AUTHOR'S NOTE: Something is broken on my blogger, causing me to actually have to type in the HTML command for all my line breaks. I am not a happy camper.
So of course the one thing that Morgan specifically asked for her birthday was sold out. So of course it now costs three times as much on Amazon...ARRRGGGHHH!
In related news....
Scene: Morgan riding her bike while I push Zoe in the stroller up to Walgreens.
Mommy: You are way too big for that bike now.
Morgan: I know. I need a new bike very soon.
Mommy: Well, maybe Daddy will have to take care of that.
Morgan: He should take care of it for my birthday.
Too smart for her own good.
Incidentally, part of the problem was that Scott had lowered the seat so Zoe could sit on it in the driveway, so it wasn't as bad as a I thought.
On Saturday, Scott hunted around for a new bike. Came away with a very cool, very girlie Schwinn cruiser, but left it in the care of Performance Bike to put training wheels on it.
On Sunday, I went to pick up the bike and was notified that no training wheels will actually fit this bike. After talking with the guy, he and I agreed that it would be best not to have training wheels anyway, as it would prolong her learning to ride without. She did, after all, teach herself to pogo stick this winter. How much harder could it be to ride a bike?

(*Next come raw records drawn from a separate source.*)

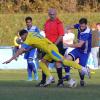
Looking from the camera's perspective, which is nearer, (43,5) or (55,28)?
(55,28)

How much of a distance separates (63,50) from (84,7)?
22.4 metres

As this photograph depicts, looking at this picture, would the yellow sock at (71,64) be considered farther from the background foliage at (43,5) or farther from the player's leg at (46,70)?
the background foliage at (43,5)

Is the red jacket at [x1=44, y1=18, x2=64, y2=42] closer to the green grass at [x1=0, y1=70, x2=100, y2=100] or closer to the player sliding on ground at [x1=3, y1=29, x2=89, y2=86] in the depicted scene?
the player sliding on ground at [x1=3, y1=29, x2=89, y2=86]

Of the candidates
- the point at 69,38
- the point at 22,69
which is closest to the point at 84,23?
the point at 69,38

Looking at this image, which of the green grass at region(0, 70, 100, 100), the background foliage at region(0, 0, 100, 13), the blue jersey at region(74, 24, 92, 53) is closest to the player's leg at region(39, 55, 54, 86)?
the green grass at region(0, 70, 100, 100)

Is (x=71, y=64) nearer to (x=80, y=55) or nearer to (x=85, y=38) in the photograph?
(x=80, y=55)

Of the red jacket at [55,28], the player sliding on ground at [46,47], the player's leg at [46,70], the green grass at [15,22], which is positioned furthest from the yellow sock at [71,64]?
the green grass at [15,22]

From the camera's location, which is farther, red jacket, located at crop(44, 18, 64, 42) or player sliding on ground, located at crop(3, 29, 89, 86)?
red jacket, located at crop(44, 18, 64, 42)

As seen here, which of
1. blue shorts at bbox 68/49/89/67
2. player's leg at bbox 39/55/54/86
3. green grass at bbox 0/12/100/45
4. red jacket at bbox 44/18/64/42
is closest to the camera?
player's leg at bbox 39/55/54/86

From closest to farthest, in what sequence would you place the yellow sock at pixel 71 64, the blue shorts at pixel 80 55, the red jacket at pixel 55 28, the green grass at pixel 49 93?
the green grass at pixel 49 93, the yellow sock at pixel 71 64, the blue shorts at pixel 80 55, the red jacket at pixel 55 28

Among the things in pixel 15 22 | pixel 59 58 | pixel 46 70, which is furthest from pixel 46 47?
pixel 15 22

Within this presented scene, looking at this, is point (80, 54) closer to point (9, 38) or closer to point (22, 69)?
point (22, 69)

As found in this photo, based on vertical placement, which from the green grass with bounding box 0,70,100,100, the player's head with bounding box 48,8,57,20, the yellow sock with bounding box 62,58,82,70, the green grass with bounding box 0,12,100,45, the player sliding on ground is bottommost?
the green grass with bounding box 0,12,100,45

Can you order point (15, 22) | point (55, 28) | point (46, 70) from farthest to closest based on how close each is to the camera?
point (15, 22), point (55, 28), point (46, 70)
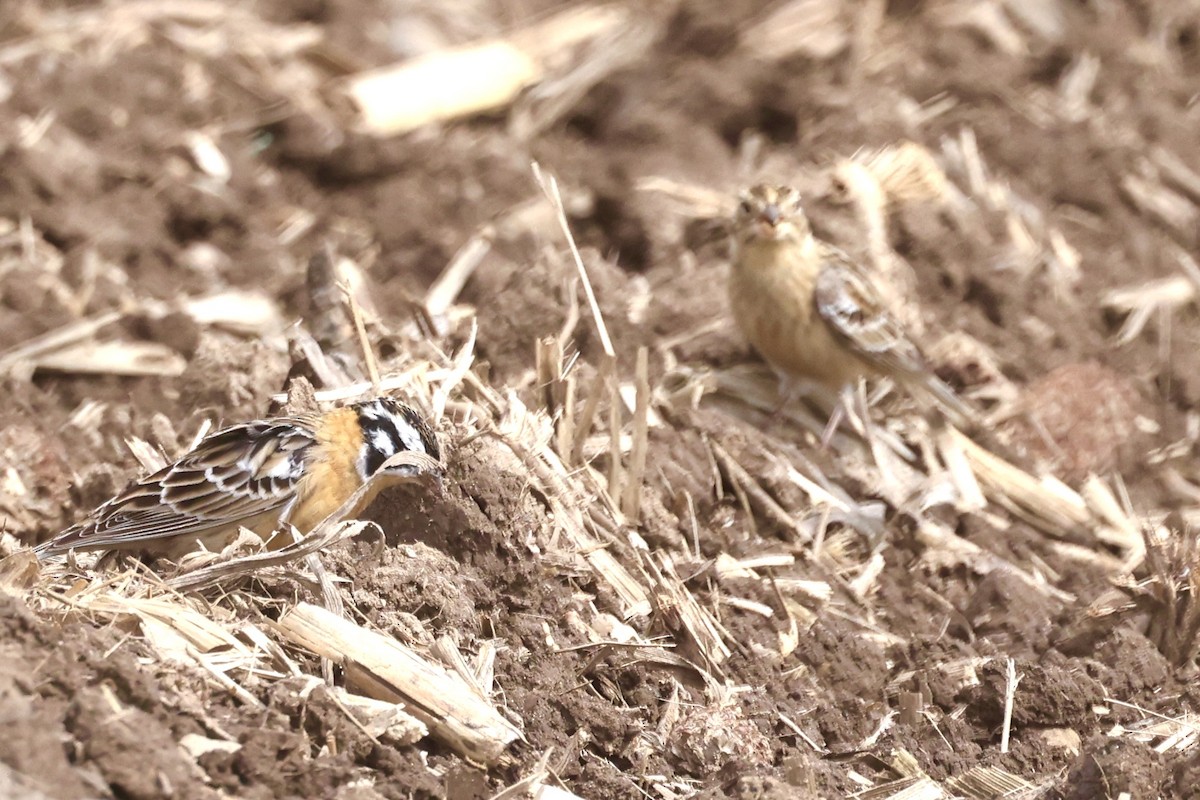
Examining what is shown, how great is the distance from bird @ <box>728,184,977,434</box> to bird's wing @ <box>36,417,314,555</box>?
238 cm

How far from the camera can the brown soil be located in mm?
4691

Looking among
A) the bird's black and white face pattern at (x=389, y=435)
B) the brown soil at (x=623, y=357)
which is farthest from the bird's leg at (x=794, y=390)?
the bird's black and white face pattern at (x=389, y=435)

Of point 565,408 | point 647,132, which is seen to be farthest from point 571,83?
point 565,408

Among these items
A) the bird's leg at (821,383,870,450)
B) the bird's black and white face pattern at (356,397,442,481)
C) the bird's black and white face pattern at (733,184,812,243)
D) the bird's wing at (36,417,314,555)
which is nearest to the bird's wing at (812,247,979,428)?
the bird's leg at (821,383,870,450)

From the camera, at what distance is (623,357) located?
702cm

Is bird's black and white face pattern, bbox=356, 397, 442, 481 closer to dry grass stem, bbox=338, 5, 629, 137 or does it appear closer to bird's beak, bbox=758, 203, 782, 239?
bird's beak, bbox=758, 203, 782, 239

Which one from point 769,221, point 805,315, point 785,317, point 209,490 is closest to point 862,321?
point 805,315

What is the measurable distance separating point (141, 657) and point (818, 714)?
220 cm

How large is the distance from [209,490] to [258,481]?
18cm

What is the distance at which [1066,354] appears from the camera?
7852 millimetres

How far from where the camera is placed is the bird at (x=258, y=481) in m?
5.60

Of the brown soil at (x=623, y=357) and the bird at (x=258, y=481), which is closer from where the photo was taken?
the brown soil at (x=623, y=357)

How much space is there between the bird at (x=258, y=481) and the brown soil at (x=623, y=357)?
22 cm

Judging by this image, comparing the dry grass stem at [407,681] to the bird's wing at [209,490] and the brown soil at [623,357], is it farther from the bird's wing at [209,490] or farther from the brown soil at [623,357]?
the bird's wing at [209,490]
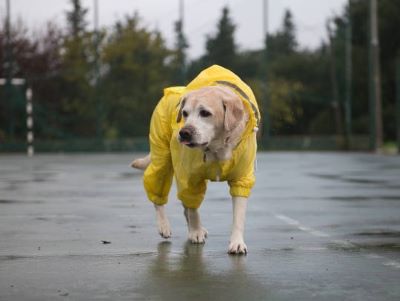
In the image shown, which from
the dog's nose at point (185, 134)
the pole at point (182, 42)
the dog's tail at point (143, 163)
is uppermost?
the pole at point (182, 42)

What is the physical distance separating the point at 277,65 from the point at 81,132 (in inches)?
944

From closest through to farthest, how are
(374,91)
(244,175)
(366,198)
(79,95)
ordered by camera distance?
(244,175)
(366,198)
(374,91)
(79,95)

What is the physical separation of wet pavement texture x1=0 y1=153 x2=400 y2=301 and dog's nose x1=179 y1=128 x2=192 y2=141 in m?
0.72

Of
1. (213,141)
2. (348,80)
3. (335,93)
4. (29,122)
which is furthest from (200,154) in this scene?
(335,93)

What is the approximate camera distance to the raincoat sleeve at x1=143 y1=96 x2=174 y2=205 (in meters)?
7.22

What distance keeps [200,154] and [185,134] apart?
0.43 meters

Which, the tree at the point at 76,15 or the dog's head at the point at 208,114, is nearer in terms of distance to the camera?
the dog's head at the point at 208,114

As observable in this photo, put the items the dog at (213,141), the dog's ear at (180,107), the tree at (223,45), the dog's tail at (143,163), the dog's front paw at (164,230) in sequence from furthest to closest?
the tree at (223,45) → the dog's tail at (143,163) → the dog's front paw at (164,230) → the dog's ear at (180,107) → the dog at (213,141)

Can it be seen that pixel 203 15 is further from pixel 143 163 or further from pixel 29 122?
pixel 143 163

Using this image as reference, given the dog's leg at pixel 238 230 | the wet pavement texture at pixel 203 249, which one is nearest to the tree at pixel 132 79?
the wet pavement texture at pixel 203 249

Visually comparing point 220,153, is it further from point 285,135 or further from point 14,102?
point 285,135

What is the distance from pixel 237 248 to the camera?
242 inches

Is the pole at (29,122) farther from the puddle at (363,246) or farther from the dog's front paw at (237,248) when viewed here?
the dog's front paw at (237,248)

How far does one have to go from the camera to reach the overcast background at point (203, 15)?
1340 inches
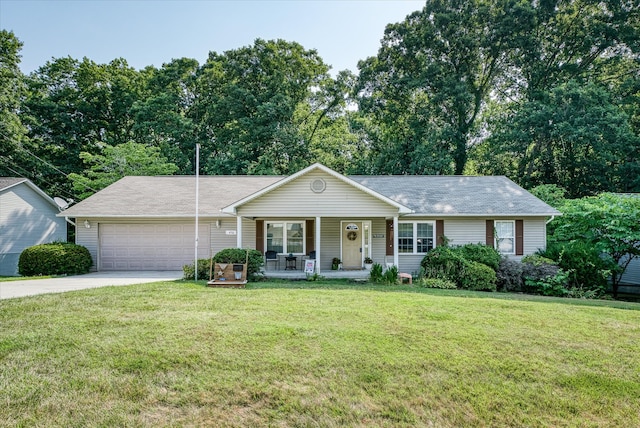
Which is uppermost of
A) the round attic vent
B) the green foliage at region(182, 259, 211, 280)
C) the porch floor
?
the round attic vent

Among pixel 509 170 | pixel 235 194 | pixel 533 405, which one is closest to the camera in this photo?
pixel 533 405

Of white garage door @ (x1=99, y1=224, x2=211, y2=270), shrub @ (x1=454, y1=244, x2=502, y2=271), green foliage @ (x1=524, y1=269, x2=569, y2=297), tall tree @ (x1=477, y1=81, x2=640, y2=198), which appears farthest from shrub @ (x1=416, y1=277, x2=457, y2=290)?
tall tree @ (x1=477, y1=81, x2=640, y2=198)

I suggested to Scott that we let someone else teach her how to ride it (kind of like my friend taught me how to drive, so my dad wouldn't yell at me and my mom wouldn't gasp and brace herself against the dash every five seconds, pumping her imaginary brake). His response was that his dad taught him, so he would teach her. With that kind of "can-do" attitude, I give it 10 minutes before one or both of them is in tears.
It may surprise you to know that I never had training wheels. Me. Well, there was a bike with training wheels in the family. (It was green. It had normal sized tires, but they weren't rubber. They were the same composition as Big Wheel tricycle tires that ended up cracking open so they had duct tape wrapped around them. Duct tape.) But that is not how I learned.
After we had moved to "the country" when I was in third grade, I had no use for a bike. We had a very long driveway, but it was gravel. And we lived on a state route with semi-trucks passing by every 2 minutes, thus I wouldn't have been allowed to ride on the road. So a lot of time passed sans bike.
Suddenly one day...and at first I told Scott junior high, but now I'm thinking maybe it was a little earlier - perhaps fifth grade...Dad came home with a bike. Can't remember where said bike came from, but it could have possibly been a trash picker moment for him. It was also green but had a big black banana seat. It was the 80's, people. What can I say?
Anyway...this is a time in my parent's life when they had yet to accumulate mounds of old furniture and exercise equipment in their basement and we had a relatively large (but industrial) area to play in. And since the chimney went up the center, it was perfectly set up for roller derby.
Charlie and BJ (his best friend) would get on their Huffy bikes and Tina (my best friend) and I would put on roller skates (mine had metal wheels until I grew into Tina's old pair). John would be on his little black trike and we would race in circles as fast as we could.
1. There was a narrow spot in this track where the furnace took up more than half the space, so absolutely only one person could fit through at a time at the record-breaking speeds we were traveling. That's not saying we didn't try many times.
2. At almost the exact same spot, Dad chose to place a gi-normous box of extra heating duct work. I mean this box was almost as tall as I was at the time. Because you don't get rid of extra duct work, you keep it in case you decide to put an addition on your house twenty years later.
Guess where I learned to ride my bike? I got myself into a pretty good rhythm but would occasionally get going a little too fast and since I had no idea how to use the brakes, I would let myself crash into the duct work box instead. Hey, at least I wasn't crashing into the furnace.
The moral of this story, I did not break any bones learning to ride my bike, and I pretty much suck at everything...so I have high hopes for our first born.